Segundo boletim de ocorrência registrado por Ferraz, três estudantes do ensino médio que estavam na unidade para realizar provas de recuperação passaram a fazer tumulto nas dependências da escola, localizada no distrito de Barão Geraldo. Ao pedir que cessassem a confusão, o porteiro afirma ter sido alvo de ataques racistas.
“Mas aí ele chegou e falou: ‘eu pago o seu salário, você é um sub-raça, um negro sujo e um macaco’”, relatou Rodnei Ferraz ao g1. Em outro trecho da entrevista, ele descreveu o impacto da agressão: “É revoltante, porque você se sente frágil, e impotente com essa situação ridícula que aconteceu comigo”.
Ferraz trabalhava na unidade desde 1º de agosto de 2025, conforme confirmou o próprio colégio em nota. Ele afirma que, após comunicar o episódio à direção, foi desligado da função. Para o trabalhador, a demissão ocorreu em retaliação à denúncia. A escola, por sua vez, nega qualquer vínculo entre os fatos.
Em nota oficial, o Colégio Objetivo Barão Geraldo declarou que “repudia qualquer ato de racismo e todo tipo de preconceito” e que seus valores estão “respaldados na formação humana, tratada como um importante pilar no desenvolvimento dos alunos”. A instituição afirmou ainda que desenvolve trabalhos contínuos, da Educação Infantil ao Ensino Médio, para fortalecer princípios como respeito, empatia e responsabilidade social.
Sobre o episódio específico, a escola informou que o caso foi tratado “com extrema cautela, profunda atenção e seriedade uma vez que envolve menores de idade” e que houve contato com alunos, colaboradores e famílias. Segundo o comunicado, “a acusação do funcionário foi apurada internamente, tendo os alunos negado a prática de qualquer ato racista”. O colégio também sustenta que “o desligamento do funcionário não teve qualquer ligação com os fatos” e declarou estar colaborando com as autoridades competentes.

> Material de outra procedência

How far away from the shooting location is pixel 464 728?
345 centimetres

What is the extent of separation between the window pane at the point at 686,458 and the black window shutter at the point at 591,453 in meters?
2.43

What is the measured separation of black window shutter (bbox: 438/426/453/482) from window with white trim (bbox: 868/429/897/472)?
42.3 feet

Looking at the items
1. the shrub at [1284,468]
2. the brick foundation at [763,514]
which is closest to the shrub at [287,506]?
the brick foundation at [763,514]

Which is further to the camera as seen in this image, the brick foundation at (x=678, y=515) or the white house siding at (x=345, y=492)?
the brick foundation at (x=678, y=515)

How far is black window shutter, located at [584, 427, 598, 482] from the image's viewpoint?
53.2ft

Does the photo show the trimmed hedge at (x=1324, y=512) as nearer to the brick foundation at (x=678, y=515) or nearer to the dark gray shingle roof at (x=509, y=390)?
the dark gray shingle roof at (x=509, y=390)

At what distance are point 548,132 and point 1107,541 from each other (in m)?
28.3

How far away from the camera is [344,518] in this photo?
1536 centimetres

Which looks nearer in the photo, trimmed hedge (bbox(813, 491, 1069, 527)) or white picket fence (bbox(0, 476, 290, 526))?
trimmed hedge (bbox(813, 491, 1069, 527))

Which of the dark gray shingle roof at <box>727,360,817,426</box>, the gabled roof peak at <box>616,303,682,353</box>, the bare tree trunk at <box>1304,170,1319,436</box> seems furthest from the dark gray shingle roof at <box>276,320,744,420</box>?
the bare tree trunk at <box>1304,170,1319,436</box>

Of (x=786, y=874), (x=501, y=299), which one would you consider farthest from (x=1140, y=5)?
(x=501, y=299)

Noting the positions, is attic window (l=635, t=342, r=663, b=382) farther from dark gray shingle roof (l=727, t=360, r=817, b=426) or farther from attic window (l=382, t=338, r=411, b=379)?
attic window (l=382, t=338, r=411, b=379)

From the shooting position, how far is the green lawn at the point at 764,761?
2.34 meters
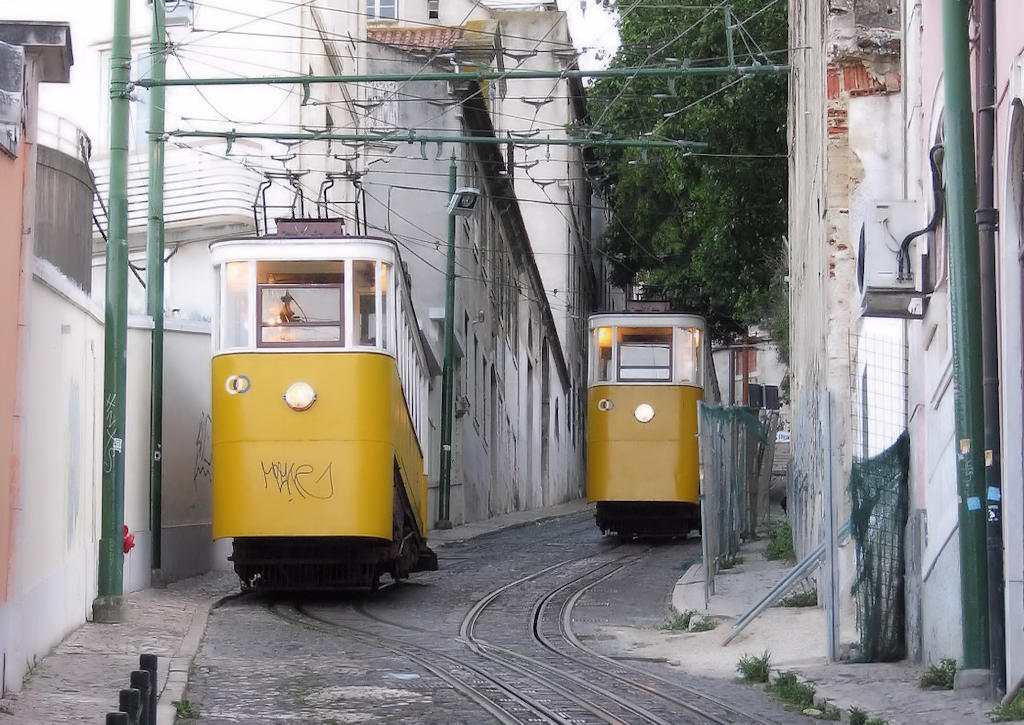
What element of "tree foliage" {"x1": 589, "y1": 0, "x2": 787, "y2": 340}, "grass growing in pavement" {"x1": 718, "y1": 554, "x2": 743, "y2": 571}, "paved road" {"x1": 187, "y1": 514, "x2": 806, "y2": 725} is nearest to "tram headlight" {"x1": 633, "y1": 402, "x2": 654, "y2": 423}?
"tree foliage" {"x1": 589, "y1": 0, "x2": 787, "y2": 340}

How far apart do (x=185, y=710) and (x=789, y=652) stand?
4514 mm

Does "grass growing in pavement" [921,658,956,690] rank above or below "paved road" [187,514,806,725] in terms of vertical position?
above

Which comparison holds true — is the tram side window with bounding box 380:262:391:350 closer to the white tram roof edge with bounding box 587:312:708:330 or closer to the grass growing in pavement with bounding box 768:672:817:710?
the grass growing in pavement with bounding box 768:672:817:710

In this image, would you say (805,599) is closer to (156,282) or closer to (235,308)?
(235,308)

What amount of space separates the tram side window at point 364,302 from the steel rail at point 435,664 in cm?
257

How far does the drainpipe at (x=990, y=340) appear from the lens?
327 inches

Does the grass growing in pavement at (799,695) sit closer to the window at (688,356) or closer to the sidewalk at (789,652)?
the sidewalk at (789,652)

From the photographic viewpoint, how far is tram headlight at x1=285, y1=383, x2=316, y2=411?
591 inches

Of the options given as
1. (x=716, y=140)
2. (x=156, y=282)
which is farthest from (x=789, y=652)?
(x=716, y=140)

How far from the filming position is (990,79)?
8.52 m

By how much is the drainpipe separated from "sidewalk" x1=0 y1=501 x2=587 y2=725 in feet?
13.7

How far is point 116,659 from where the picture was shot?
11.2 m

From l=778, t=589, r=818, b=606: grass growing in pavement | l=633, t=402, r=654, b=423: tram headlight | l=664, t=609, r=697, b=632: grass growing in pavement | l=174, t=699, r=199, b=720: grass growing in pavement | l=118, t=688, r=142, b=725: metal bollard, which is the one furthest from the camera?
l=633, t=402, r=654, b=423: tram headlight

A Polícia Civil instaurou procedimento para apurar possível ato infracional, uma vez que os envolvidos são menores de idade. O caso poderá ser encaminhado à Vara da Infância e Juventude. Paralelamente, o MPT investiga se houve falha da instituição na adoção de medidas adequadas diante da denúncia e se a demissão pode configurar retaliação a um trabalhador que comunicou prática discriminatória.
Fepesp repudia caso de racismo
Entidades ligadas à educação reagiram ao episódio. A Federação dos Professores do Estado de São Paulo (Fepesp) manifestou repúdio ao caso, classificando-o como “grave e inaceitável, especialmente por ter ocorrido em ambiente educacional”. Em nota, a federação ressaltou que “racismo é crime e constitui violação dos direitos humanos” e afirmou que nenhum trabalhador pode sofrer retaliação por denunciar práticas discriminatórias. A entidade também destacou que instituições de ensino têm responsabilidade na prevenção e no enfrentamento desse tipo de conduta e defendeu “a apuração rigorosa dos fatos”.
O caso reacende o debate sobre racismo estrutural no ambiente escolar e a responsabilidade institucional diante de denúncias envolvendo trabalhadores. Enquanto a investigação policial e o procedimento no MPT seguem em curso, a apuração dos fatos deverá esclarecer se houve crime de racismo e se a dispensa do porteiro teve relação com a denúncia apresentada.